The way that the library works is very, very simple. It’s based on two key data types: datasets and models, and the whole point is building a big repository of various models to fit to various models to approximate parameters.

Some examples are included with the project’s GitHub repository, but I’ll illustrate two of them here as well. Imagine I have some noisy dataset that I believe matches some known form (which can be an analytical function or some differential equation) such as the case of a damped harmonic oscillator:

Now, assuming I have some arrays t, y, dx, and dy containing the time values, the amplitude-values, and the uncertainty in the time-values for each measurement, I can build a Dataset object to store this full dataset:

dataset = Dataset(
    x=t,
    y=y,
    dx=dx,
    dy=dy
)

Then, I can make some guesses on this dataset based on first principles or background knowledge or etc. I already know that this dataset should be the result of a damped harmonic oscillator, so I’ll be fitting a model of the form

where \(A\) is the amplitude, \(\tau\) is the time/damping constant, \(f\) is the frequency of oscillation, and \(\phi\) is the phase. I could do some simple mathematical analysis or simply guess to develop some simple guesses for where each parameter realistically should be, and in this case, our guesses can safely end up being \(A = 0.8, \tau = 0.1, f = 1,\) and \(\phi = 0\). From that, we can make our model:

model = DampedHarmonicModel(
    amplitude = 0.8,
    time_constant = 0.1,
    frequency = 1.0,
    phase = 0
)

and now, all we need to do is just fit the model to the data, and see what happens:

result = autofit(dataset, model, graphing_options=g_opts)
print_results(model, result, units=['m', 'Ns/m', 'Hz', 'rad'])

And the output of this yields \(A = 1.0, \tau = 0.15, f = 1.2,\) and \(\phi = 0.3\) for \(\chi^2 = 1.0\), and we get the following plot:

display(result.autofit_graph)

showing that this fit really did work as-intended, and the parameters we obtained are reasonable.
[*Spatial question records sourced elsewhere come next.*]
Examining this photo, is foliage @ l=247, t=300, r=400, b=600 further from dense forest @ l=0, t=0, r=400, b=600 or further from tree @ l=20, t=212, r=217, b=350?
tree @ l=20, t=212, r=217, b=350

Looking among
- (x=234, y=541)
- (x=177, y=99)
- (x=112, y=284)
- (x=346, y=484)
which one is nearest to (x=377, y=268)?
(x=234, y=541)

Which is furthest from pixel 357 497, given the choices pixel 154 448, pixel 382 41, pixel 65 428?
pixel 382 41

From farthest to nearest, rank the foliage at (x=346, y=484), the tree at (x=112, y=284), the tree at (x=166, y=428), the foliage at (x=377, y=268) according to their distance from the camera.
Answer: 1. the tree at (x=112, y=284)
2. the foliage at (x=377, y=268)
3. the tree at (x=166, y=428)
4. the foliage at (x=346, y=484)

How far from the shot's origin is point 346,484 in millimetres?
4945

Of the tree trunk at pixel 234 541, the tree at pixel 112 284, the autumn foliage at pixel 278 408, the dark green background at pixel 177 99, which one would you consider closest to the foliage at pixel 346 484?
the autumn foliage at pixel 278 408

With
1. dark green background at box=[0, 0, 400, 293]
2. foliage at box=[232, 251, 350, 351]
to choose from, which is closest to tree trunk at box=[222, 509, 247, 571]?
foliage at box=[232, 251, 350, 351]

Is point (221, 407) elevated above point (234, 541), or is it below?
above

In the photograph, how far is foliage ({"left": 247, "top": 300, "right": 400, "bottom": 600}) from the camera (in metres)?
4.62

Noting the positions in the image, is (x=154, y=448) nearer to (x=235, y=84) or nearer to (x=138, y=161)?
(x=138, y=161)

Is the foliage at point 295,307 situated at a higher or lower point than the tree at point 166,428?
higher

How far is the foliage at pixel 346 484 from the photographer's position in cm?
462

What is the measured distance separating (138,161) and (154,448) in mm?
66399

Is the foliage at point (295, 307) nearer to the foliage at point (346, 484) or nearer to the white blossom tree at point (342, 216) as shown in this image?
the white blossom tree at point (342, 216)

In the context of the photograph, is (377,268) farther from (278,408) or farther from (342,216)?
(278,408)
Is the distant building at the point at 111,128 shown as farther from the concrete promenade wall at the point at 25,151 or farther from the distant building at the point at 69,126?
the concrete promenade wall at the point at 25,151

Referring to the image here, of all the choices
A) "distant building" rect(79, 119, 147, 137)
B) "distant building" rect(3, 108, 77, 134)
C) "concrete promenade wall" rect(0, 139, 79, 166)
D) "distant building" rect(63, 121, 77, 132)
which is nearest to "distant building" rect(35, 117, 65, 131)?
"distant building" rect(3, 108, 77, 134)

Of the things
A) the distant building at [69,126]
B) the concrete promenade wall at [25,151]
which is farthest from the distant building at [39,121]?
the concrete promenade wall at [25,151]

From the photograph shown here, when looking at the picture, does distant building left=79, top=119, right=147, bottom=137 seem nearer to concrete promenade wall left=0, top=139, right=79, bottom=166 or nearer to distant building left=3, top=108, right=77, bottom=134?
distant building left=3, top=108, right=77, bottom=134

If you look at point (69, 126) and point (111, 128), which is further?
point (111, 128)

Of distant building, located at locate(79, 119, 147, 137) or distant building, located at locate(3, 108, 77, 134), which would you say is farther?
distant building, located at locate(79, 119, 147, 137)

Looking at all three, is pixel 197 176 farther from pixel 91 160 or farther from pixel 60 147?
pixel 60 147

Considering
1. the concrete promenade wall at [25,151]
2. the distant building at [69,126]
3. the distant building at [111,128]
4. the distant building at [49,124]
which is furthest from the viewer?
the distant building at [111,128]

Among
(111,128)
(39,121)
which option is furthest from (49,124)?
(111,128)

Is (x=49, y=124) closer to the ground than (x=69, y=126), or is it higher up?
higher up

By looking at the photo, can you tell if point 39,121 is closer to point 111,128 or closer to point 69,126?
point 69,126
Now, what is incredibly important to keep in mind here is that fundamentally, this data is just a one-dimensional series. This means that we can very easily make new models for fitting all kinds of one-dimensional series, such as time-series, and a very classic example of this is in stock market prediction. A fairly trivial model for stock markets, in particular, is Geometric Brownian Motion from Stochastic Calculus, and similarly to before, we can also use this library to fit a GBM model to real stock data. Once again, presume we have some stock data on Microsoft as loaded in this form:

prices = df[stock].values
dates = np.arange(len(prices))

returns = np.diff(prices) / prices[:-1]
noise_std = np.std(returns)

dataset = Dataset(
    x=dates,
    y=prices,
    dx=np.full_like(dates,  2/24),
    dy=np.full_like(prices, noise_std)  # small assumed measurement uncertainty
)

which looks like the following:

We can then build a simple GBM based on assuming 2% volatility (\(\sigma=0.02\)) and 0.11% drift (\(\mu=0.0011\)):

model = GBM(
    initial_value = prices[0],
    drift = 1.1e-3,
    drift_bounds = (0,0.1),
    volatility = 2e-2,
    volatility_bounds = (0,1)
)

Then, we can just let it run buck-wild on this data:

result = autofit(dataset, model, graphing_options=g_opts)
print_results(model, result)

and this actually won’t change the model parameters we gave it due to the fact that its a stochastic model (so there are local minima essentially everywhere, making curve_fit useless), but it can give some really interesting potential fits:

However, each at a substantial price: \(\chi^2 > 5 \times 10^7\). Again, though, this is to be expected, as this is a very naive model, so it is entirely to-be-expected that it wouldn’t work.